··· THE RECORDS ···
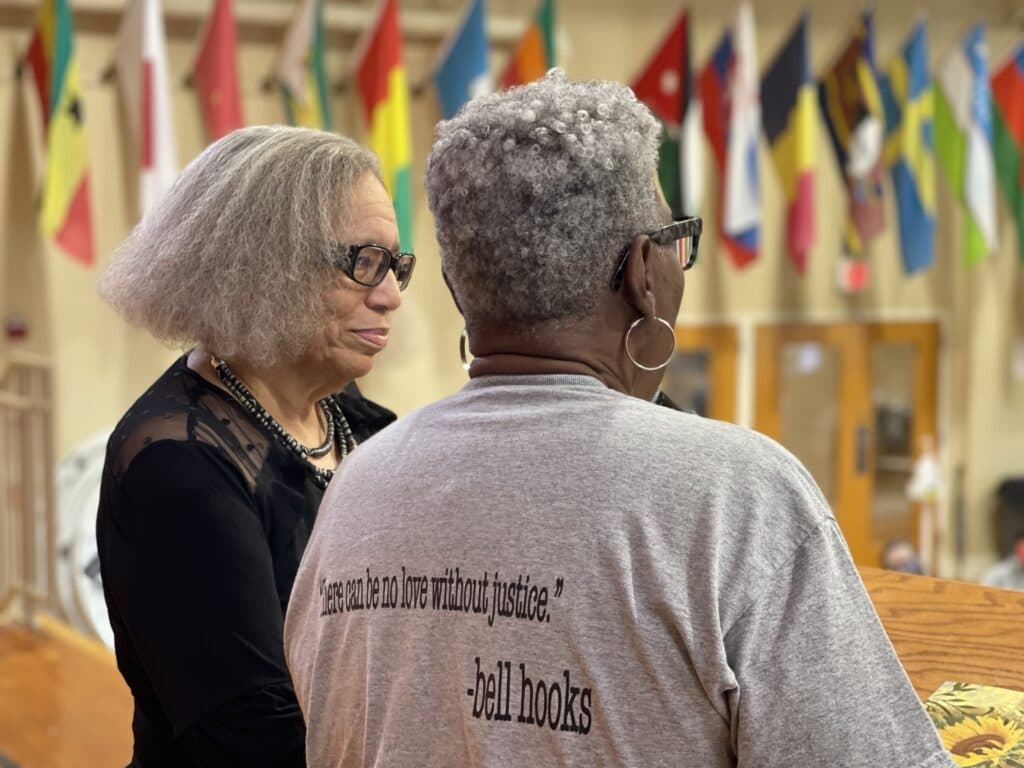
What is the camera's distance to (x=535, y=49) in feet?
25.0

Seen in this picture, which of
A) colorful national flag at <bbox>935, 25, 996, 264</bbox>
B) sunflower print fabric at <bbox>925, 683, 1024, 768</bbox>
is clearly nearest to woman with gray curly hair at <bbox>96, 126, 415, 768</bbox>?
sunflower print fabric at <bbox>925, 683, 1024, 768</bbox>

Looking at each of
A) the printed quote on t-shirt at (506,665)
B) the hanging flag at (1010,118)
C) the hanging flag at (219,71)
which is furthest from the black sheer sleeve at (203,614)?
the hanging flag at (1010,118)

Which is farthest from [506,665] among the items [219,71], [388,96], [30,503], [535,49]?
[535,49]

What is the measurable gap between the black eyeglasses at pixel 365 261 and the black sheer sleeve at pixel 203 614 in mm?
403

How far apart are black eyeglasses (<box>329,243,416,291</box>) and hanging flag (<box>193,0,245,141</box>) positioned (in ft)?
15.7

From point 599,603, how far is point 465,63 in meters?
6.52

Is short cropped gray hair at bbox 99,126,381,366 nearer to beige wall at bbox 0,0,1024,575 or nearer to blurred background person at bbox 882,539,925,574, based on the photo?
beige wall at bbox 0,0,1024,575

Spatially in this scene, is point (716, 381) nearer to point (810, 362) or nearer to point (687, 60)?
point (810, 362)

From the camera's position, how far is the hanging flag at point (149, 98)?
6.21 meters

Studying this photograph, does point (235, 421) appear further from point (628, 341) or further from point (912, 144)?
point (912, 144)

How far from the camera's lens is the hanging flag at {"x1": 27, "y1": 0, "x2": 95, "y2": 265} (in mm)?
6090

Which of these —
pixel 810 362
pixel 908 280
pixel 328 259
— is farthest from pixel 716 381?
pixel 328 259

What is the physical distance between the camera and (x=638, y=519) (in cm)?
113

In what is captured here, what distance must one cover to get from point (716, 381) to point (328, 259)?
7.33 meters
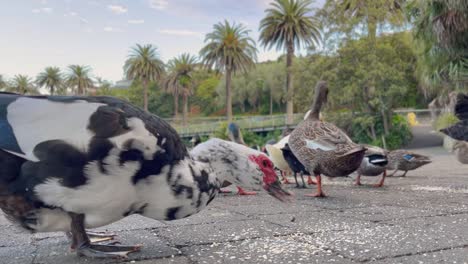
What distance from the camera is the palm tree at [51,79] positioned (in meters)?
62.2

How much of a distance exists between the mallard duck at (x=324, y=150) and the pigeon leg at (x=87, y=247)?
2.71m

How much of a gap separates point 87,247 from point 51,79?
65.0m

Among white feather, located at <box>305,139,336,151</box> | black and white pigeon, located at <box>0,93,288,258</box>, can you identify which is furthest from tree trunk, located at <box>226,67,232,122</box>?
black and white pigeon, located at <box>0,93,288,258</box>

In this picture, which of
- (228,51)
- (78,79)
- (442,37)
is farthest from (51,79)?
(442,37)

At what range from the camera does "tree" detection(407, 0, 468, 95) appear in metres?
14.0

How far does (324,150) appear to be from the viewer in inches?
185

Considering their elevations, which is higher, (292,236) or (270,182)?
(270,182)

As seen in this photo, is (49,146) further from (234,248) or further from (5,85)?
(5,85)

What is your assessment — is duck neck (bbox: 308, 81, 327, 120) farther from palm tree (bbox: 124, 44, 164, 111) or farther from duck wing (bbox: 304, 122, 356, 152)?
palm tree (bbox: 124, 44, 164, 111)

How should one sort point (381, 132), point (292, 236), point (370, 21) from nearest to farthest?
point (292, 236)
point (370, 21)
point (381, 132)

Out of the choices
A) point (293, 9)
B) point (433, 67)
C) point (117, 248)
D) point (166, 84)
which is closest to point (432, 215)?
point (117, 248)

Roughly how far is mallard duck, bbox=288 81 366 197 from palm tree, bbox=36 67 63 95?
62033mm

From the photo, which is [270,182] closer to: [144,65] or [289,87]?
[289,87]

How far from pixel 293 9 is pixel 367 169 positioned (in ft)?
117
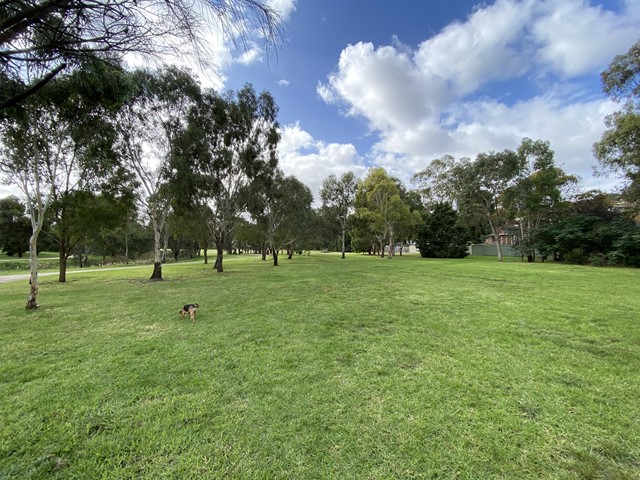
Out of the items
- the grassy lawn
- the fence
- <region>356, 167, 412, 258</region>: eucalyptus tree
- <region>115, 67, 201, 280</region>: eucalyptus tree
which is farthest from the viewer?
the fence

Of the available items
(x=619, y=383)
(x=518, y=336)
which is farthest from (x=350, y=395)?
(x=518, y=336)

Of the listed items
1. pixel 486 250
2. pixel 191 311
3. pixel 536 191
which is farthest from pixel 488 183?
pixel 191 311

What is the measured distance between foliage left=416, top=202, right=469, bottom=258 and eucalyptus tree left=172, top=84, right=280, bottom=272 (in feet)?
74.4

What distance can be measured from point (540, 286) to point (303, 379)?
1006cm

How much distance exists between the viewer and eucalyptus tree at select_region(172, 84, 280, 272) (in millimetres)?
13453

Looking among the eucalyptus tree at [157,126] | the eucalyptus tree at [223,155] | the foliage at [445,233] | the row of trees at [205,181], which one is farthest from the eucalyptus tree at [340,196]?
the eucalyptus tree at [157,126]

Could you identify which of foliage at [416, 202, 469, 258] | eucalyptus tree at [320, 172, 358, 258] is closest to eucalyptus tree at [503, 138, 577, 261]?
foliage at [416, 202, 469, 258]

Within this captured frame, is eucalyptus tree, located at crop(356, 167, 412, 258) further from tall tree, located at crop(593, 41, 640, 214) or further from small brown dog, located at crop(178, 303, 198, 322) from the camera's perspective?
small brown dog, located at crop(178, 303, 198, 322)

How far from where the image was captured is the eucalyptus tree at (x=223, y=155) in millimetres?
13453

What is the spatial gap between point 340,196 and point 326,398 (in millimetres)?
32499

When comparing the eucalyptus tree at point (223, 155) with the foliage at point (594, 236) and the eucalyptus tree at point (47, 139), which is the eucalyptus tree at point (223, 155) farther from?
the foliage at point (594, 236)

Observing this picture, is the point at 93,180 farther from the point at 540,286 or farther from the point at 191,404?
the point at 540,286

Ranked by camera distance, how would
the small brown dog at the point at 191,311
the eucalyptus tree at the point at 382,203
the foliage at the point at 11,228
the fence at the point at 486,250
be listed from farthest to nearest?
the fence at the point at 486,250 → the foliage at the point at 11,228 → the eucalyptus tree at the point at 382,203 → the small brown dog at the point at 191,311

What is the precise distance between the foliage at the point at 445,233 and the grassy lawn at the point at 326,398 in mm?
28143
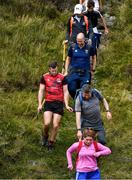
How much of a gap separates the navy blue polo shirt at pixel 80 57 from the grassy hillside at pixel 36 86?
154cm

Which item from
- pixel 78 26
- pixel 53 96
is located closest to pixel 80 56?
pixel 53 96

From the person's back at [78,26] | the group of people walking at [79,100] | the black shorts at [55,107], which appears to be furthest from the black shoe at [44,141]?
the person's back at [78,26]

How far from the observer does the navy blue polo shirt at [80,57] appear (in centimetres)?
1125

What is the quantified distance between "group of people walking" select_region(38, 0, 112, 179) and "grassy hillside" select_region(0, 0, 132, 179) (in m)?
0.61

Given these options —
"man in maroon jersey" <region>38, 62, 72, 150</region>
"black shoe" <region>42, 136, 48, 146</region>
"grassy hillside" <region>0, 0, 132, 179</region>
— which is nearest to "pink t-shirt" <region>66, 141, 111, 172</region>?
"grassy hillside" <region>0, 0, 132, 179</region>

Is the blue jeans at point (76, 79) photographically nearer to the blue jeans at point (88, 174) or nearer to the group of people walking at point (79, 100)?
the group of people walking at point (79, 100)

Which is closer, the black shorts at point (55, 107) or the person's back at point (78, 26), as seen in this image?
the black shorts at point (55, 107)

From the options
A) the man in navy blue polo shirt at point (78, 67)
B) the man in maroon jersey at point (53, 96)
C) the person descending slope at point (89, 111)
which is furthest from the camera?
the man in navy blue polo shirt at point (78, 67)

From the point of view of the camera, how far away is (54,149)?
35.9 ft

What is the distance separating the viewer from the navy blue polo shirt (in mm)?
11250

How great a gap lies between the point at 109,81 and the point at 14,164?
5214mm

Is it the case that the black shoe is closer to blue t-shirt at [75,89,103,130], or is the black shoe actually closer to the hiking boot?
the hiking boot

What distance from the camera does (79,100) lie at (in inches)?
···
### [YOUR GOAL]
Rewrite every line of the records with "black eyeglasses" changed to "dark-framed glasses" and nothing else altered. Leave out the pictures.

### [FINAL RESULT]
What is the camera's distance to (x=535, y=49) in feet?
25.0

Seen in this picture, which of
A) colorful national flag at <bbox>935, 25, 996, 264</bbox>
B) sunflower print fabric at <bbox>925, 683, 1024, 768</bbox>
is clearly nearest to woman with gray curly hair at <bbox>96, 126, 415, 768</bbox>?
sunflower print fabric at <bbox>925, 683, 1024, 768</bbox>

Looking at each of
A) the printed quote on t-shirt at (506,665)
B) the hanging flag at (1010,118)
C) the hanging flag at (219,71)
which is furthest from the black sheer sleeve at (203,614)?
the hanging flag at (1010,118)

Which is farthest from [506,665] among the items [219,71], [388,96], [30,503], [535,49]?
[535,49]

What is the measurable gap between the dark-framed glasses at pixel 365 261 and the black sheer sleeve at pixel 203 614 in mm?
403

How far apart are dark-framed glasses (<box>329,243,416,291</box>) and hanging flag (<box>193,0,245,141</box>) positioned (in ft)?
15.7

From point 599,603, how far is point 465,63 in meters?
6.52

Is short cropped gray hair at bbox 99,126,381,366 nearer to beige wall at bbox 0,0,1024,575 or nearer to blurred background person at bbox 882,539,925,574, based on the photo?
beige wall at bbox 0,0,1024,575

Spatially in this scene, is point (716, 381) nearer to point (810, 362) or nearer to point (687, 60)?
point (810, 362)

From the camera's position, how far is the hanging flag at point (149, 98)?
6.21 meters

Studying this photograph, does point (235, 421) appear further from point (628, 341) or further from point (912, 144)?
point (912, 144)

How far from the camera's lens is the hanging flag at {"x1": 27, "y1": 0, "x2": 95, "y2": 265} (in mm)?
6090

Which of these —
pixel 810 362
pixel 908 280
pixel 328 259
— is farthest from pixel 716 381?
pixel 328 259

What is the physical distance between the camera and (x=638, y=519) (in cm)?
113

In what is captured here, what distance must one cover to get from point (716, 381) to point (328, 259)?
7.33 meters
What distance from the camera is the palm tree at [51,79] positioned (in meters)?
62.2

How much of a distance exists between the mallard duck at (x=324, y=150) and the pigeon leg at (x=87, y=247)?
2.71m

How much of a gap separates point 87,247 from point 51,79?
65.0m

Among white feather, located at <box>305,139,336,151</box> | black and white pigeon, located at <box>0,93,288,258</box>, can you identify which is furthest from tree trunk, located at <box>226,67,232,122</box>?
black and white pigeon, located at <box>0,93,288,258</box>

In this picture, which of
- (228,51)
- (78,79)
- (442,37)
is farthest from (51,79)?
(442,37)

At what range from the camera does "tree" detection(407, 0, 468, 95) appear in metres?
14.0

How far does (324,150) appear to be from the viewer in inches?
185

Considering their elevations, which is higher, (292,236) or (270,182)?
(270,182)

As seen in this photo, is (49,146) further from (234,248) or further from (5,85)?
(5,85)

What is your assessment — is duck neck (bbox: 308, 81, 327, 120) farther from palm tree (bbox: 124, 44, 164, 111) or farther from duck wing (bbox: 304, 122, 356, 152)?
palm tree (bbox: 124, 44, 164, 111)

How should one sort point (381, 132), point (292, 236), point (370, 21) from nearest to farthest?
point (292, 236)
point (370, 21)
point (381, 132)

Out of the choices
A) point (293, 9)
B) point (433, 67)
C) point (117, 248)
D) point (166, 84)
which is closest to point (432, 215)?
point (117, 248)

Roughly how far is mallard duck, bbox=288 81 366 197 from palm tree, bbox=36 67 63 95?
62033mm

From the photo, which is [270,182] closer to: [144,65] or [289,87]?
[289,87]

How far from pixel 293 9 is pixel 367 169 positioned (in ft)?
117
Out of the items
- the grassy lawn
- the fence
- <region>356, 167, 412, 258</region>: eucalyptus tree
- <region>115, 67, 201, 280</region>: eucalyptus tree
which is farthest from the viewer?
the fence

Of the available items
(x=619, y=383)
(x=518, y=336)
which is farthest from (x=350, y=395)?
(x=518, y=336)

Of the listed items
1. pixel 486 250
2. pixel 191 311
3. pixel 536 191
which is farthest from pixel 488 183?
pixel 191 311

What is the measured distance between foliage left=416, top=202, right=469, bottom=258 and eucalyptus tree left=172, top=84, right=280, bottom=272 (in feet)?
74.4

What distance can be measured from point (540, 286) to point (303, 379)?
1006cm

How much distance exists between the viewer and eucalyptus tree at select_region(172, 84, 280, 272) (in millimetres)?
13453

Looking among the eucalyptus tree at [157,126] | the eucalyptus tree at [223,155] | the foliage at [445,233] | the row of trees at [205,181], which one is farthest from the eucalyptus tree at [340,196]?
the eucalyptus tree at [157,126]

Could you identify which of foliage at [416, 202, 469, 258] | eucalyptus tree at [320, 172, 358, 258] is closest to eucalyptus tree at [503, 138, 577, 261]?
foliage at [416, 202, 469, 258]

Within this captured frame, is eucalyptus tree, located at crop(356, 167, 412, 258) further from tall tree, located at crop(593, 41, 640, 214) or further from small brown dog, located at crop(178, 303, 198, 322) from the camera's perspective?
small brown dog, located at crop(178, 303, 198, 322)

How far from where the image was captured is the eucalyptus tree at (x=223, y=155) in millimetres?
13453

What is the spatial gap between point 340,196 and point 326,398 (in millimetres)?
32499

When comparing the eucalyptus tree at point (223, 155) with the foliage at point (594, 236) and the eucalyptus tree at point (47, 139), which is the eucalyptus tree at point (223, 155) farther from?
the foliage at point (594, 236)

Observing this picture, is the point at 93,180 farther from the point at 540,286 or farther from the point at 191,404?
the point at 540,286

Ranked by camera distance, how would
the small brown dog at the point at 191,311
the eucalyptus tree at the point at 382,203
the foliage at the point at 11,228
the fence at the point at 486,250
be listed from farthest to nearest?
the fence at the point at 486,250 → the foliage at the point at 11,228 → the eucalyptus tree at the point at 382,203 → the small brown dog at the point at 191,311

What is the precise distance between the foliage at the point at 445,233 and the grassy lawn at the point at 326,398 in mm?
28143
How much of a gap separates the navy blue polo shirt at pixel 80 57 from the grassy hillside at pixel 36 86?
154cm

Which item from
- pixel 78 26
- pixel 53 96
is located closest to pixel 80 56?
pixel 53 96

From the person's back at [78,26] | the group of people walking at [79,100] | the black shorts at [55,107], which appears to be furthest from the black shoe at [44,141]?
the person's back at [78,26]

How far from the observer does the navy blue polo shirt at [80,57] appear (in centimetres)?
1125

What is the quantified distance between "group of people walking" select_region(38, 0, 112, 179) and "grassy hillside" select_region(0, 0, 132, 179) (in m)?
0.61

Given these options —
"man in maroon jersey" <region>38, 62, 72, 150</region>
"black shoe" <region>42, 136, 48, 146</region>
"grassy hillside" <region>0, 0, 132, 179</region>
— which is nearest to "pink t-shirt" <region>66, 141, 111, 172</region>?
"grassy hillside" <region>0, 0, 132, 179</region>

Is the blue jeans at point (76, 79) photographically nearer to the blue jeans at point (88, 174) or nearer to the group of people walking at point (79, 100)?
the group of people walking at point (79, 100)

Which is closer, the black shorts at point (55, 107) or the person's back at point (78, 26), as seen in this image?
the black shorts at point (55, 107)

From the options
A) the man in navy blue polo shirt at point (78, 67)
B) the man in maroon jersey at point (53, 96)
C) the person descending slope at point (89, 111)
which is furthest from the camera?
the man in navy blue polo shirt at point (78, 67)

From the point of view of the camera, how far away is (54,149)?
35.9 ft

What is the distance separating the viewer from the navy blue polo shirt (in mm)?
11250

How great a gap lies between the point at 109,81 and the point at 14,164?
5214mm

Is it the case that the black shoe is closer to blue t-shirt at [75,89,103,130], or is the black shoe actually closer to the hiking boot?
the hiking boot

What distance from the camera does (79,100) lie at (in inches)?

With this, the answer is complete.